- [What to work on]:
Which lines in the entries below contain the string "JSON"? Gather every one of them, treating uppercase and lowercase as different.

- [Material provided]:
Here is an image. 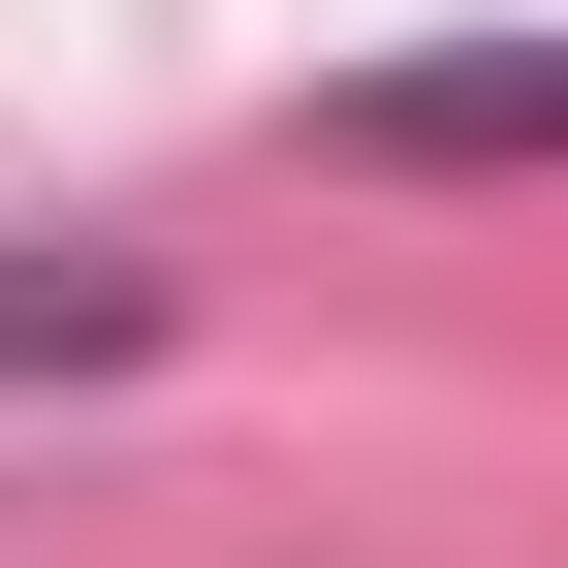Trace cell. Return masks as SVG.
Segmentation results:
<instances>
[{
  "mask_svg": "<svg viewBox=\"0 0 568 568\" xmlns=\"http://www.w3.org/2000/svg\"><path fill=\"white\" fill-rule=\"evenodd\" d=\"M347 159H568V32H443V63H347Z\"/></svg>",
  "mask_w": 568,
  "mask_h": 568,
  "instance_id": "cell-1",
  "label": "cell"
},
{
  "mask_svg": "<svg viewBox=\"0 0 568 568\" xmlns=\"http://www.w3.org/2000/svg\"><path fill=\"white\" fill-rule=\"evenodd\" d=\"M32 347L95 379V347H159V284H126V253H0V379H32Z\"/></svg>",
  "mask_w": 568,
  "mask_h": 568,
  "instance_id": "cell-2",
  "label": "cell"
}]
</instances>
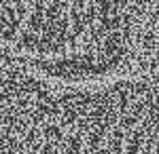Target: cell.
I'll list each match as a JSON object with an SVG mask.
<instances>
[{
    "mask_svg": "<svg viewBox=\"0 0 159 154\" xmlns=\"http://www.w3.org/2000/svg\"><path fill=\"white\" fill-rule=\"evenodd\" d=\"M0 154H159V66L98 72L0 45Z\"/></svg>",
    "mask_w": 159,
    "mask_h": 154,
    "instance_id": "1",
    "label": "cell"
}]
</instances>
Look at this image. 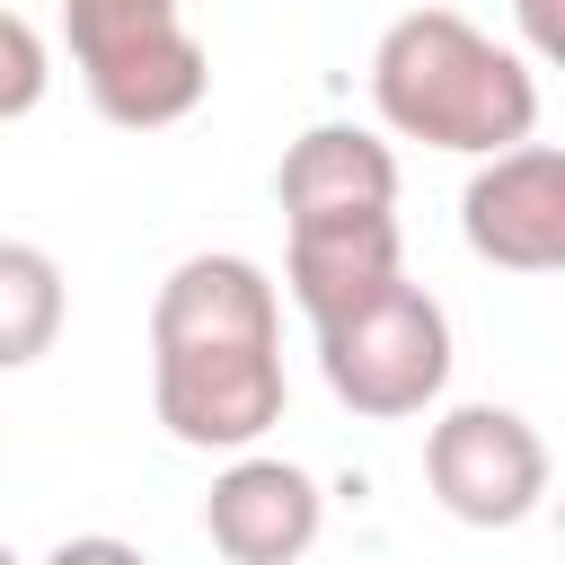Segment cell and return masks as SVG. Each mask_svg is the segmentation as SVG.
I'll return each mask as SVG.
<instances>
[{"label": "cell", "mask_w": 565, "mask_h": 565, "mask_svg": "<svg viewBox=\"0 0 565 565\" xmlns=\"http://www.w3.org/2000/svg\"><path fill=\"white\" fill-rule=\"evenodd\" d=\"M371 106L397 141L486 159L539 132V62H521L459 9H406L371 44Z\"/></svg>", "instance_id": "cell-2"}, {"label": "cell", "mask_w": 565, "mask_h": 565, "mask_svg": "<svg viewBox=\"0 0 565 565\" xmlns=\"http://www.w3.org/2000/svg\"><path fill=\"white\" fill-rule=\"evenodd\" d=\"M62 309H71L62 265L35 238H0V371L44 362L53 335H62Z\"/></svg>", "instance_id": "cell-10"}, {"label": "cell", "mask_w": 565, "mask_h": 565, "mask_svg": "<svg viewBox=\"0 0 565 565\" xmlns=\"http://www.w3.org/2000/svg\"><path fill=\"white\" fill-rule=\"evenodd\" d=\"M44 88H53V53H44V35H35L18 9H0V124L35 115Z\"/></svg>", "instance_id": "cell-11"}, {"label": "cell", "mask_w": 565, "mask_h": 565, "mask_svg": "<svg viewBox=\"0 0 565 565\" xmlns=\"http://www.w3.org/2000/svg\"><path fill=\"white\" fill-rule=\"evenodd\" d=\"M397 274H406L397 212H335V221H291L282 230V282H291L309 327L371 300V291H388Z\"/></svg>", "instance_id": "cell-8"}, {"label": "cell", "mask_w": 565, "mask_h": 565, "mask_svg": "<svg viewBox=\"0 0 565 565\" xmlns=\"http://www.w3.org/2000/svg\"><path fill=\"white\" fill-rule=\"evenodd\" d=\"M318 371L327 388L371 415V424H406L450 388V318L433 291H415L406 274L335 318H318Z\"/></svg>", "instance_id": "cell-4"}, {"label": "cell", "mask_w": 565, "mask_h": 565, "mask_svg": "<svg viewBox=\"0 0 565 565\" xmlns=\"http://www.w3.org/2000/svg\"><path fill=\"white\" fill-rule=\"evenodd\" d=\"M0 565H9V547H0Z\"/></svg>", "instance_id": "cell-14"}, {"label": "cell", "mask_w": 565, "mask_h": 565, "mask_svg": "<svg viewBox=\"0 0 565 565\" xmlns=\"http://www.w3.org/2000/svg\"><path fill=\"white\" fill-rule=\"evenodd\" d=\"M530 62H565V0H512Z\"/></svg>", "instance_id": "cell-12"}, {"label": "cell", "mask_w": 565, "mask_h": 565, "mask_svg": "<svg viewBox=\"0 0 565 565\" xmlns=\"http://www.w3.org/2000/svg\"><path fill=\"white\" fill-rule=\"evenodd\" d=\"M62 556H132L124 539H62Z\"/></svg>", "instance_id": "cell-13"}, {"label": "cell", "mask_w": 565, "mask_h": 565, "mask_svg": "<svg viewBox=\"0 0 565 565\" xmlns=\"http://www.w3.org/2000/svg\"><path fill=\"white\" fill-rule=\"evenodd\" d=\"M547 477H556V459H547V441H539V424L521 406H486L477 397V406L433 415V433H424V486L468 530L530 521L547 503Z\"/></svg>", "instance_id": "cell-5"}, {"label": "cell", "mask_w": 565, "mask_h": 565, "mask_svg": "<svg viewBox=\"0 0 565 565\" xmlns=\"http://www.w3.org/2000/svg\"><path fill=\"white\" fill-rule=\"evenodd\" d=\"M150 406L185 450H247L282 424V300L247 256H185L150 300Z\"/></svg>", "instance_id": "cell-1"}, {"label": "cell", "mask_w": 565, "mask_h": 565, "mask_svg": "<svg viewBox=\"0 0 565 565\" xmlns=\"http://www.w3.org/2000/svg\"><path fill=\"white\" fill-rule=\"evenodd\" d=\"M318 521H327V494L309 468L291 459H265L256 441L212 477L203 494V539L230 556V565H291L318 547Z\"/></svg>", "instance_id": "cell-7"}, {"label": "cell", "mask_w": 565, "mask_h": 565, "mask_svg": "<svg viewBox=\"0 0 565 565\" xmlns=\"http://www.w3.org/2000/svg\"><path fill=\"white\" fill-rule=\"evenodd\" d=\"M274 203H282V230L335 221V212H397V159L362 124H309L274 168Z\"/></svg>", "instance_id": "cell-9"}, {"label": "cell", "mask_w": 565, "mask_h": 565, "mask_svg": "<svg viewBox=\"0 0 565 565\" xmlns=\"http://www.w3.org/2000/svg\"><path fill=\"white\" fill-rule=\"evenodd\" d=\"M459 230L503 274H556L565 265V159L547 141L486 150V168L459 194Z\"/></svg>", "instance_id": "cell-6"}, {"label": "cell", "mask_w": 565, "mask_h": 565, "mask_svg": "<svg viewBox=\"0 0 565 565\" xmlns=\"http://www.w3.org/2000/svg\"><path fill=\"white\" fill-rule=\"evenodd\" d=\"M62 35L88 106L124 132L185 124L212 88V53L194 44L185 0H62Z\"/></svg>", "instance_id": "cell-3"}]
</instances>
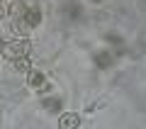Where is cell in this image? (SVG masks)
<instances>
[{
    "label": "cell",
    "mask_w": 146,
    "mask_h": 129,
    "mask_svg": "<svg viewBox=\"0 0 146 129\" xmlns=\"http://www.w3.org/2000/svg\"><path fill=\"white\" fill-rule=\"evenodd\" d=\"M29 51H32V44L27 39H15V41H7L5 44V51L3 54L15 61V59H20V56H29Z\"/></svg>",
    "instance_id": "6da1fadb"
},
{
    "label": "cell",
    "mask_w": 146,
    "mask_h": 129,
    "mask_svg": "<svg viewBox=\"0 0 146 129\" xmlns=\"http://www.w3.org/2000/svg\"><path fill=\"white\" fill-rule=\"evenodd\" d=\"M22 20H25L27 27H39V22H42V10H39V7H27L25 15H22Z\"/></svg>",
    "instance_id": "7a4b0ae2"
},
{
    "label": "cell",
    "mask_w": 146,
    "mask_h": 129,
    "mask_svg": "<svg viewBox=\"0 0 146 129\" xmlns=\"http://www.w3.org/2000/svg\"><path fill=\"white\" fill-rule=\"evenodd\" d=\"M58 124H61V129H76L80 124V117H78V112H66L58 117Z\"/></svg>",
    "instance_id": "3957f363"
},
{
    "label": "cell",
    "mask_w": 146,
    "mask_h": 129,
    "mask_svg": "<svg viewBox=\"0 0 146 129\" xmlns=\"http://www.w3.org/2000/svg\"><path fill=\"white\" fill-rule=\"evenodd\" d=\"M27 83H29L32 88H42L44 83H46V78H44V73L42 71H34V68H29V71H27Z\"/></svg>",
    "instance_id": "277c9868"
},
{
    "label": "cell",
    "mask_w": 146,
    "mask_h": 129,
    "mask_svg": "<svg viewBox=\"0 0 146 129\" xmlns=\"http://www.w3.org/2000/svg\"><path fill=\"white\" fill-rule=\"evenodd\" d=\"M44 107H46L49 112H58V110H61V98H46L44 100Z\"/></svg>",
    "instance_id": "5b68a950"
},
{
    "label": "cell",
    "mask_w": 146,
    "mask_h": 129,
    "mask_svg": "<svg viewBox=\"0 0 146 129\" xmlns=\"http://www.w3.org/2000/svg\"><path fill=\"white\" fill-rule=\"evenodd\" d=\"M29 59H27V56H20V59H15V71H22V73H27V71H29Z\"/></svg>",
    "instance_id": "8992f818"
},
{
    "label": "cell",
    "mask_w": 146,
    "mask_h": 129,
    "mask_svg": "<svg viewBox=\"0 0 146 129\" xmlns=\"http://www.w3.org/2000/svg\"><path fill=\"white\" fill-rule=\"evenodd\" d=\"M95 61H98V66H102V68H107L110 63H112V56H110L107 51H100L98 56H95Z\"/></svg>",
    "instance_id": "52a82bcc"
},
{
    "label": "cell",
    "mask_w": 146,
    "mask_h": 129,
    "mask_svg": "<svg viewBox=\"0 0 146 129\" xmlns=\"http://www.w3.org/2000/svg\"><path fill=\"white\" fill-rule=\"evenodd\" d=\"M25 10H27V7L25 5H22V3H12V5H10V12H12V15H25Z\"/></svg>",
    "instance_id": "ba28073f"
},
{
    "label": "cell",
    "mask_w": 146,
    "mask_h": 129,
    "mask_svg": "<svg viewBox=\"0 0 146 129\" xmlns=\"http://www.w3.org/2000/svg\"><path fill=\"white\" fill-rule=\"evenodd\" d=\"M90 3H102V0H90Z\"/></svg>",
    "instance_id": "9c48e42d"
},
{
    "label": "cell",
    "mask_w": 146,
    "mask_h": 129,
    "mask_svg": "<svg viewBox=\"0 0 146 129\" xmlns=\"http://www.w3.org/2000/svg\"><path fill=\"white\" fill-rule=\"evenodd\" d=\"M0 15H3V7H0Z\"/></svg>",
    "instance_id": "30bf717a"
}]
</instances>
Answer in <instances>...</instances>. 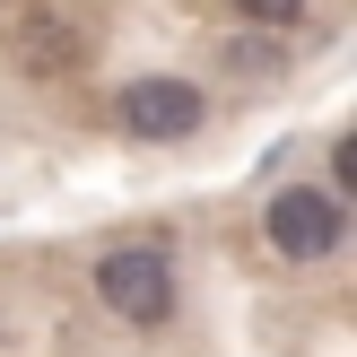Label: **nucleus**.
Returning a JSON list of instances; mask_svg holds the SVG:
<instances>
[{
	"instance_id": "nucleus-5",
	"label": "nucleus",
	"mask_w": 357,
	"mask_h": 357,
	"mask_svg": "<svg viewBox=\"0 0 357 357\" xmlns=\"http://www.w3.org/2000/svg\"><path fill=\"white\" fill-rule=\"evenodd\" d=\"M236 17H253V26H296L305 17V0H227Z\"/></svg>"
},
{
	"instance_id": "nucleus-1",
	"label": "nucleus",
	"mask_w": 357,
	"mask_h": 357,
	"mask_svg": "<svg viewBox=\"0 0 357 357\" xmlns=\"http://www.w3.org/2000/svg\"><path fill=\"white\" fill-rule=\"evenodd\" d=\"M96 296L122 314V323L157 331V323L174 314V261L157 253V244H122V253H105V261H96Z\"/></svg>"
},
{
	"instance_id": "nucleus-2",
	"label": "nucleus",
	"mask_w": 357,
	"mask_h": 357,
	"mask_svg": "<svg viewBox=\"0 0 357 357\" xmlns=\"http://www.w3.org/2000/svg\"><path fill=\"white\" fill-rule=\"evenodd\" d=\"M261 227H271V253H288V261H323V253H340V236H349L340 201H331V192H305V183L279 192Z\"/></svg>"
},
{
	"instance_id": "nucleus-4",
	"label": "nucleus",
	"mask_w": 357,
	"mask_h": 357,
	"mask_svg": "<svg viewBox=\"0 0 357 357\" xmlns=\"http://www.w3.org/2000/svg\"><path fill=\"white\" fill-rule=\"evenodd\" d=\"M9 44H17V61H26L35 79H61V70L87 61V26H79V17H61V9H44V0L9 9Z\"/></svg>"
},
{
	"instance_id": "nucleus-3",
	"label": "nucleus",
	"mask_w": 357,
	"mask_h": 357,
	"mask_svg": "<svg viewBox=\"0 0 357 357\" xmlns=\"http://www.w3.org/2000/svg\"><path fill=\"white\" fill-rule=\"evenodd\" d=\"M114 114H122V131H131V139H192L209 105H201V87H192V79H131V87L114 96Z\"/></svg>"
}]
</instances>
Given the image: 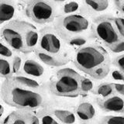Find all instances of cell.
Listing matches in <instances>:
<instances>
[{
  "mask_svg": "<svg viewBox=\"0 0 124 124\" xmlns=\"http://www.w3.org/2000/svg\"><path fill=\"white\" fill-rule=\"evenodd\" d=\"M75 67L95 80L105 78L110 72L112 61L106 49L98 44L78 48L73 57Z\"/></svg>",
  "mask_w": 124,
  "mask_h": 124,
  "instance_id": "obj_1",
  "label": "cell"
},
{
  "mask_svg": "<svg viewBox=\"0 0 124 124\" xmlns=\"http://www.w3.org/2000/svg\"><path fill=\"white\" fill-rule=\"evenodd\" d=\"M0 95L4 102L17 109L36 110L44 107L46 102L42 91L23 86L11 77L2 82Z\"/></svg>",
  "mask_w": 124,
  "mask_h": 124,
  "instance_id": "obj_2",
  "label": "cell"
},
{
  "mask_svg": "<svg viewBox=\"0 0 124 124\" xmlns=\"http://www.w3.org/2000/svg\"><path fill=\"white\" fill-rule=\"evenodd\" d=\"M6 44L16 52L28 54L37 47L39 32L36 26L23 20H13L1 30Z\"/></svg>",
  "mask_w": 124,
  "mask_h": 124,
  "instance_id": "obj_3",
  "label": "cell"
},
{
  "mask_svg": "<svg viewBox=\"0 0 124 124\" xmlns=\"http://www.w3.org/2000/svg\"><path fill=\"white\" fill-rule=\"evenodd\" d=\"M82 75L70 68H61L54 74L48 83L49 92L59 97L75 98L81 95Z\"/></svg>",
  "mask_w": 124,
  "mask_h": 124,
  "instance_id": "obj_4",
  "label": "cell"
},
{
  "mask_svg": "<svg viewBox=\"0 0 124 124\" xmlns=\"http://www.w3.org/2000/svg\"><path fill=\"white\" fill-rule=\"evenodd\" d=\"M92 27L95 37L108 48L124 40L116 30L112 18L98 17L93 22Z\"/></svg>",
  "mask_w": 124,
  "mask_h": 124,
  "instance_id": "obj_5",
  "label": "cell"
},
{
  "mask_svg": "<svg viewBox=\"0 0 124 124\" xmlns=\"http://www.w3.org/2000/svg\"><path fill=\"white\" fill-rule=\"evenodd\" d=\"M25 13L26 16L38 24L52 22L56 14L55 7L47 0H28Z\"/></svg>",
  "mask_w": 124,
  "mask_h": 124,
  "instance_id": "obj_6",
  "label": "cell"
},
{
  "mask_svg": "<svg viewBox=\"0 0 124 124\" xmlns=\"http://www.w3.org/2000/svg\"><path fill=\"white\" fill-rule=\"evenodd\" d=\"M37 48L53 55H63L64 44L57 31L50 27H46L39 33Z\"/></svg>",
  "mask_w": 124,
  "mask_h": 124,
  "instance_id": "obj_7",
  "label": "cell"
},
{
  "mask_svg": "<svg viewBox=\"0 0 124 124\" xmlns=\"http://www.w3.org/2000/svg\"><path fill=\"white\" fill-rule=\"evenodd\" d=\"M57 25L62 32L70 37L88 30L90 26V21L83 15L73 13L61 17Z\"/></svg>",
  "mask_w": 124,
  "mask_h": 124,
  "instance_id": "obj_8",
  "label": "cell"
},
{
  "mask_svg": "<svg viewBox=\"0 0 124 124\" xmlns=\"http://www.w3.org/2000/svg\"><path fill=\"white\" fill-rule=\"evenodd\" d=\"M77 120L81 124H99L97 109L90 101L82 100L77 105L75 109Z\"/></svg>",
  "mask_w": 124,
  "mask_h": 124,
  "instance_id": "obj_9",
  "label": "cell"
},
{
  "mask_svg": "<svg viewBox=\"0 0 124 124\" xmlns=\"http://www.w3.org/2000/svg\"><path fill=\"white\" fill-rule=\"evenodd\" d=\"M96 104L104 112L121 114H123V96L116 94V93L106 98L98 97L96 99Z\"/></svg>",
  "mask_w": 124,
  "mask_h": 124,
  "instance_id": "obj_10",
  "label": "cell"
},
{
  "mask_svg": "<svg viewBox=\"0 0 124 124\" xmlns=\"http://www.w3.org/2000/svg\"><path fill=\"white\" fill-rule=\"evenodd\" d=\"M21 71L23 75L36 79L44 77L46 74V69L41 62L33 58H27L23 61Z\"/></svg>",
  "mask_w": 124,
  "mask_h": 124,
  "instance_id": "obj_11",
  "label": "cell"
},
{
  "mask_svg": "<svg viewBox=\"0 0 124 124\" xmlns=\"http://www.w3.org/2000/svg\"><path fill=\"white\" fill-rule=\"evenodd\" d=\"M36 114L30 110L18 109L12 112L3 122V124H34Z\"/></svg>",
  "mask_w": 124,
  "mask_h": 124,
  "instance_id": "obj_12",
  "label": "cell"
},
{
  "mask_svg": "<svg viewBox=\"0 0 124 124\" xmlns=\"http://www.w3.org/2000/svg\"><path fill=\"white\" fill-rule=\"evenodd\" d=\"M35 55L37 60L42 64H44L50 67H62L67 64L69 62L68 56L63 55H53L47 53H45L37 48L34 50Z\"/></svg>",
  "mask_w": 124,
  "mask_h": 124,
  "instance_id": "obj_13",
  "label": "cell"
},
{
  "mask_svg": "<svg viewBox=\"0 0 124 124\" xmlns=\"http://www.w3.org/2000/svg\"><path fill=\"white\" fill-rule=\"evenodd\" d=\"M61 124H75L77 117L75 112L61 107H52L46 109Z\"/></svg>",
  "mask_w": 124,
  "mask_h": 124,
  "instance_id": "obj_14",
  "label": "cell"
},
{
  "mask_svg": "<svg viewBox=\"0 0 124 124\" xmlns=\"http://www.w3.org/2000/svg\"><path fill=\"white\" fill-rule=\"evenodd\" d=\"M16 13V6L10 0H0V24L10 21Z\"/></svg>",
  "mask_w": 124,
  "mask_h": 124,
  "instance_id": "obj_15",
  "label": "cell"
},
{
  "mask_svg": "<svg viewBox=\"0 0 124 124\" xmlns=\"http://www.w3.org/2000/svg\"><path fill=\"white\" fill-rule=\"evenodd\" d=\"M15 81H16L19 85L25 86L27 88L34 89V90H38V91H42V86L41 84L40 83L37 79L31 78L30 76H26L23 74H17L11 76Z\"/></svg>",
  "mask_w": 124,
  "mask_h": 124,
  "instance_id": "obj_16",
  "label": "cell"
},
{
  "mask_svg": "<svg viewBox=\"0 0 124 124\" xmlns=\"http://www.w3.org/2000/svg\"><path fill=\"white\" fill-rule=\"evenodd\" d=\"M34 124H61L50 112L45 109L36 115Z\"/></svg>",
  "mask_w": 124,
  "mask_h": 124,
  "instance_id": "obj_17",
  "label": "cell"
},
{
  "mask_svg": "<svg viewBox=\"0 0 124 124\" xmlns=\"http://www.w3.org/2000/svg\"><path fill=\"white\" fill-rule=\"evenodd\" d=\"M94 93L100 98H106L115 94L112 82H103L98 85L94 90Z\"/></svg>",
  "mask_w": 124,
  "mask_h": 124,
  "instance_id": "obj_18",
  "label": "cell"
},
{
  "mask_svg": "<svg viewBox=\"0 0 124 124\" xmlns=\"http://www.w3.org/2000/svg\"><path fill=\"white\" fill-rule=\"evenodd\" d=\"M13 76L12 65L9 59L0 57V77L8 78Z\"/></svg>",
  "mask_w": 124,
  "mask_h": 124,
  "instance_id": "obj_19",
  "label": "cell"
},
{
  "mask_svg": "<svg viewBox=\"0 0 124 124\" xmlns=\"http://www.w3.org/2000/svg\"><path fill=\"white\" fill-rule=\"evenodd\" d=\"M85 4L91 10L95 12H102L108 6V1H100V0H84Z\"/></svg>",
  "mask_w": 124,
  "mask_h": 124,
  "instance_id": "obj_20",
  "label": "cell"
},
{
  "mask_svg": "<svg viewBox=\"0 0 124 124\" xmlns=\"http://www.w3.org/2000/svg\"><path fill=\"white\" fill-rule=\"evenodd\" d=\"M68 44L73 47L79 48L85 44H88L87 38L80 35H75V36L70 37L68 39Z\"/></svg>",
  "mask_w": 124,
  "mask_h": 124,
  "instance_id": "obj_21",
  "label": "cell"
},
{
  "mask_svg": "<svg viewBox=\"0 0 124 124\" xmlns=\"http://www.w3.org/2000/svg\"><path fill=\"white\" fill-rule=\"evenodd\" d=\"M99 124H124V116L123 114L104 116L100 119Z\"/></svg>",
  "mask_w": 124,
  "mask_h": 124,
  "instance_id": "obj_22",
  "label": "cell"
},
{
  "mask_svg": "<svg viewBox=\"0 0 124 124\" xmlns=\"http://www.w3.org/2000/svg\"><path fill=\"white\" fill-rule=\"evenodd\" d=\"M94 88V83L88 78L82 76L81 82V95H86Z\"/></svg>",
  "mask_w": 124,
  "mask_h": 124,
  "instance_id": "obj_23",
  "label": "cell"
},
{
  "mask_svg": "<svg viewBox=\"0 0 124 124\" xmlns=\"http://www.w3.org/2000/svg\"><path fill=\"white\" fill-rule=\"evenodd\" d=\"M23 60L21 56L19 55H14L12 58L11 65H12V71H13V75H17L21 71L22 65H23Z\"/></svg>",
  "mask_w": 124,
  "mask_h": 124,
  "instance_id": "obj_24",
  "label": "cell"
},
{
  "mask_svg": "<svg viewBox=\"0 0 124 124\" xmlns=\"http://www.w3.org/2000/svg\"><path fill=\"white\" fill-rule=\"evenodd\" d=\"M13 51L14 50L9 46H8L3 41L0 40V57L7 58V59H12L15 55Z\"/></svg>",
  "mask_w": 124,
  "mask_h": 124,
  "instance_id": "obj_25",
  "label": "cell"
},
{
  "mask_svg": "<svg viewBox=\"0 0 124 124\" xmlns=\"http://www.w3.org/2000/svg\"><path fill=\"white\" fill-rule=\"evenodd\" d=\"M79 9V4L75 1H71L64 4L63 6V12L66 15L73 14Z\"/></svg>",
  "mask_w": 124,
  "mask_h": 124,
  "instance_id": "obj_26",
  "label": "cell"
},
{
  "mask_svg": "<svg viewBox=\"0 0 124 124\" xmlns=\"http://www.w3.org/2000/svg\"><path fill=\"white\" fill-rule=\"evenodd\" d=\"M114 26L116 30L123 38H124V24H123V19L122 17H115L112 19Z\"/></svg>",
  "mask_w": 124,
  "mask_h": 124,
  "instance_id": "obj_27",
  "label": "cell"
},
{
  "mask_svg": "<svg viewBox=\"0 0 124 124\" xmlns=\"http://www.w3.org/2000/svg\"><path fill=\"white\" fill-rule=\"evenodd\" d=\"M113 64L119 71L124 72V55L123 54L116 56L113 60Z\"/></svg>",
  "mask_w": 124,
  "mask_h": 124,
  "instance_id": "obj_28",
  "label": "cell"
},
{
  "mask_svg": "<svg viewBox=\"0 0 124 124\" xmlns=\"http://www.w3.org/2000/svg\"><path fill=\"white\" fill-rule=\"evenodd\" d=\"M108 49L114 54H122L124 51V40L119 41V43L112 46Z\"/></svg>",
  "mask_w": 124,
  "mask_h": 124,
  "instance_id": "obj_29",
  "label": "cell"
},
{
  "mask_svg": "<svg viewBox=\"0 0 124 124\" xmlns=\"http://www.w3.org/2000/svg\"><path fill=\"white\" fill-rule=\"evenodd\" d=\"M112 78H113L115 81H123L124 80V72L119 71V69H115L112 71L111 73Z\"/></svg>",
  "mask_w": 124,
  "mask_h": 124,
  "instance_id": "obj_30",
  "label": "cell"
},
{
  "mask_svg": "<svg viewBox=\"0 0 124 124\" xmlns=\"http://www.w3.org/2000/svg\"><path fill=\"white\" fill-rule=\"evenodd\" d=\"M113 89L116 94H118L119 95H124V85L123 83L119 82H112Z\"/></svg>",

- [Solution to this task]:
I'll list each match as a JSON object with an SVG mask.
Returning a JSON list of instances; mask_svg holds the SVG:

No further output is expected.